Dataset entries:

==============================

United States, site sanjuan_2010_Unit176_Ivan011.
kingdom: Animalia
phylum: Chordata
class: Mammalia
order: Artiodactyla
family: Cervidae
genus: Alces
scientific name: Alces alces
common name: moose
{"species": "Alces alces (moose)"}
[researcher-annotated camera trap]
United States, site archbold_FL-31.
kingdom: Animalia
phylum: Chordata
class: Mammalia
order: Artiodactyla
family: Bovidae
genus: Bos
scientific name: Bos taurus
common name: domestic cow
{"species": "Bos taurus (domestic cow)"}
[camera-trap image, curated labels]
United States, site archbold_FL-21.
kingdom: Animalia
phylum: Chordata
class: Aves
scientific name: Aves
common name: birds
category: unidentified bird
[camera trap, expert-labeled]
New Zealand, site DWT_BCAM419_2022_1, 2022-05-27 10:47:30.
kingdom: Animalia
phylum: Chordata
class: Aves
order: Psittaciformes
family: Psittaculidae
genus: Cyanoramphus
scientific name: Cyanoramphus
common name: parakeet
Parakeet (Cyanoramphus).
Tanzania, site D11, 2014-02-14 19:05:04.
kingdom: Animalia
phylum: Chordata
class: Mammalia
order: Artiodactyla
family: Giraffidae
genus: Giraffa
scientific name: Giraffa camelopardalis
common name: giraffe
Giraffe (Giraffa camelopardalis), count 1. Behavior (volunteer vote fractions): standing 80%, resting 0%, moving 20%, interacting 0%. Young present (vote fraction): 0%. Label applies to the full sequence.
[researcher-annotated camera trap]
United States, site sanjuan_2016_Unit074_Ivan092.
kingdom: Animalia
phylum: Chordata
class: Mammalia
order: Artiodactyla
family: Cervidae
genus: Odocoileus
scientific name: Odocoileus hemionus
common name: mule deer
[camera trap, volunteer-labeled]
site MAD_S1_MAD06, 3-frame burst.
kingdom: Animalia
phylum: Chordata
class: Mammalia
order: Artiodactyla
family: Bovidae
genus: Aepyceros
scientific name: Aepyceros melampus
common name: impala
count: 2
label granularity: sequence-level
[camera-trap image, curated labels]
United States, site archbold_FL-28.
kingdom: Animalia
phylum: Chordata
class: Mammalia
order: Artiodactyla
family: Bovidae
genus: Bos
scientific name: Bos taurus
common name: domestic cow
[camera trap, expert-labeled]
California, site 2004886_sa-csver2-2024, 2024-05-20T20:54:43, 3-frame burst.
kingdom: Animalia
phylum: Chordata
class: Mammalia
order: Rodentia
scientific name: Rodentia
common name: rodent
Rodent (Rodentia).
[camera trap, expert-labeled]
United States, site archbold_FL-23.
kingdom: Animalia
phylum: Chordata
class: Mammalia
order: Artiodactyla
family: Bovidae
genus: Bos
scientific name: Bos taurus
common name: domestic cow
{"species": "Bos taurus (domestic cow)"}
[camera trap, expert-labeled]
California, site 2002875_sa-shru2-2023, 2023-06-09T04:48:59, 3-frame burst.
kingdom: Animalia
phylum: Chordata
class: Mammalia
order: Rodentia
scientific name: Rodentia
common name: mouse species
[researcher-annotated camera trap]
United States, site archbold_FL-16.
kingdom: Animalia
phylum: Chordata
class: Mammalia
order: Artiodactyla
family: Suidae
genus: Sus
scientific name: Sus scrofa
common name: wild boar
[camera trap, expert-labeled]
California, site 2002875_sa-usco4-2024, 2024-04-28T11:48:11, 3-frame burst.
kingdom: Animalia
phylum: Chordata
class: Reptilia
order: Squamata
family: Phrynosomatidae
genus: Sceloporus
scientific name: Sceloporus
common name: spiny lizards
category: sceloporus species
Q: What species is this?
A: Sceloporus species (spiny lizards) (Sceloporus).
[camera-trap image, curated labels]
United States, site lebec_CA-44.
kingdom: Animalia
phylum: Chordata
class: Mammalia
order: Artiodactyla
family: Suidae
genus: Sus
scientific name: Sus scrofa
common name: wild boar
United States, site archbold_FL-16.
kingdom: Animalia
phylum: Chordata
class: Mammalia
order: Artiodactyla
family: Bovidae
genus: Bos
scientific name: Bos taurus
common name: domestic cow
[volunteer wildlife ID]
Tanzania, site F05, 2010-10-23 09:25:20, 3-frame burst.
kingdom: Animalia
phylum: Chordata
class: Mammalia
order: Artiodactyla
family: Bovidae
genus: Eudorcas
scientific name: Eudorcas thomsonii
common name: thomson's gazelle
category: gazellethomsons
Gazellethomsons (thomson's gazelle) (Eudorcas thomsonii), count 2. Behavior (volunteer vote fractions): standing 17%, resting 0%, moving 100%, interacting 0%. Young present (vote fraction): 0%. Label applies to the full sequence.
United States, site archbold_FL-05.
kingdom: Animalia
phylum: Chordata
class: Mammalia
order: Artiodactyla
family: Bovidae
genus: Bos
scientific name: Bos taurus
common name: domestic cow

==============================

## About this task
The records above are to be duplicated in full and exactly.

## Expected answer
United States, site sanjuan_2010_Unit176_Ivan011.
kingdom: Animalia
phylum: Chordata
class: Mammalia
order: Artiodactyla
family: Cervidae
genus: Alces
scientific name: Alces alces
common name: moose
{"species": "Alces alces (moose)"}
[researcher-annotated camera trap]
United States, site archbold_FL-31.
kingdom: Animalia
phylum: Chordata
class: Mammalia
order: Artiodactyla
family: Bovidae
genus: Bos
scientific name: Bos taurus
common name: domestic cow
{"species": "Bos taurus (domestic cow)"}
[camera-trap image, curated labels]
United States, site archbold_FL-21.
kingdom: Animalia
phylum: Chordata
class: Aves
scientific name: Aves
common name: birds
category: unidentified bird
[camera trap, expert-labeled]
New Zealand, site DWT_BCAM419_2022_1, 2022-05-27 10:47:30.
kingdom: Animalia
phylum: Chordata
class: Aves
order: Psittaciformes
family: Psittaculidae
genus: Cyanoramphus
scientific name: Cyanoramphus
common name: parakeet
Parakeet (Cyanoramphus).
Tanzania, site D11, 2014-02-14 19:05:04.
kingdom: Animalia
phylum: Chordata
class: Mammalia
order: Artiodactyla
family: Giraffidae
genus: Giraffa
scientific name: Giraffa camelopardalis
common name: giraffe
Giraffe (Giraffa camelopardalis), count 1. Behavior (volunteer vote fractions): standing 80%, resting 0%, moving 20%, interacting 0%. Young present (vote fraction): 0%. Label applies to the full sequence.
[researcher-annotated camera trap]
United States, site sanjuan_2016_Unit074_Ivan092.
kingdom: Animalia
phylum: Chordata
class: Mammalia
order: Artiodactyla
family: Cervidae
genus: Odocoileus
scientific name: Odocoileus hemionus
common name: mule deer
[camera trap, volunteer-labeled]
site MAD_S1_MAD06, 3-frame burst.
kingdom: Animalia
phylum: Chordata
class: Mammalia
order: Artiodactyla
family: Bovidae
genus: Aepyceros
scientific name: Aepyceros melampus
common name: impala
count: 2
label granularity: sequence-level
[camera-trap image, curated labels]
United States, site archbold_FL-28.
kingdom: Animalia
phylum: Chordata
class: Mammalia
order: Artiodactyla
family: Bovidae
genus: Bos
scientific name: Bos taurus
common name: domestic cow
[camera trap, expert-labeled]
California, site 2004886_sa-csver2-2024, 2024-05-20T20:54:43, 3-frame burst.
kingdom: Animalia
phylum: Chordata
class: Mammalia
order: Rodentia
scientific name: Rodentia
common name: rodent
Rodent (Rodentia).
[camera trap, expert-labeled]
United States, site archbold_FL-23.
kingdom: Animalia
phylum: Chordata
class: Mammalia
order: Artiodactyla
family: Bovidae
genus: Bos
scientific name: Bos taurus
common name: domestic cow
{"species": "Bos taurus (domestic cow)"}
[camera trap, expert-labeled]
California, site 2002875_sa-shru2-2023, 2023-06-09T04:48:59, 3-frame burst.
kingdom: Animalia
phylum: Chordata
class: Mammalia
order: Rodentia
scientific name: Rodentia
common name: mouse species
[researcher-annotated camera trap]
United States, site archbold_FL-16.
kingdom: Animalia
phylum: Chordata
class: Mammalia
order: Artiodactyla
family: Suidae
genus: Sus
scientific name: Sus scrofa
common name: wild boar
[camera trap, expert-labeled]
California, site 2002875_sa-usco4-2024, 2024-04-28T11:48:11, 3-frame burst.
kingdom: Animalia
phylum: Chordata
class: Reptilia
order: Squamata
family: Phrynosomatidae
genus: Sceloporus
scientific name: Sceloporus
common name: spiny lizards
category: sceloporus species
Q: What species is this?
A: Sceloporus species (spiny lizards) (Sceloporus).
[camera-trap image, curated labels]
United States, site lebec_CA-44.
kingdom: Animalia
phylum: Chordata
class: Mammalia
order: Artiodactyla
family: Suidae
genus: Sus
scientific name: Sus scrofa
common name: wild boar
United States, site archbold_FL-16.
kingdom: Animalia
phylum: Chordata
class: Mammalia
order: Artiodactyla
family: Bovidae
genus: Bos
scientific name: Bos taurus
common name: domestic cow
[volunteer wildlife ID]
Tanzania, site F05, 2010-10-23 09:25:20, 3-frame burst.
kingdom: Animalia
phylum: Chordata
class: Mammalia
order: Artiodactyla
family: Bovidae
genus: Eudorcas
scientific name: Eudorcas thomsonii
common name: thomson's gazelle
category: gazellethomsons
Gazellethomsons (thomson's gazelle) (Eudorcas thomsonii), count 2. Behavior (volunteer vote fractions): standing 17%, resting 0%, moving 100%, interacting 0%. Young present (vote fraction): 0%. Label applies to the full sequence.
United States, site archbold_FL-05.
kingdom: Animalia
phylum: Chordata
class: Mammalia
order: Artiodactyla
family: Bovidae
genus: Bos
scientific name: Bos taurus
common name: domestic cow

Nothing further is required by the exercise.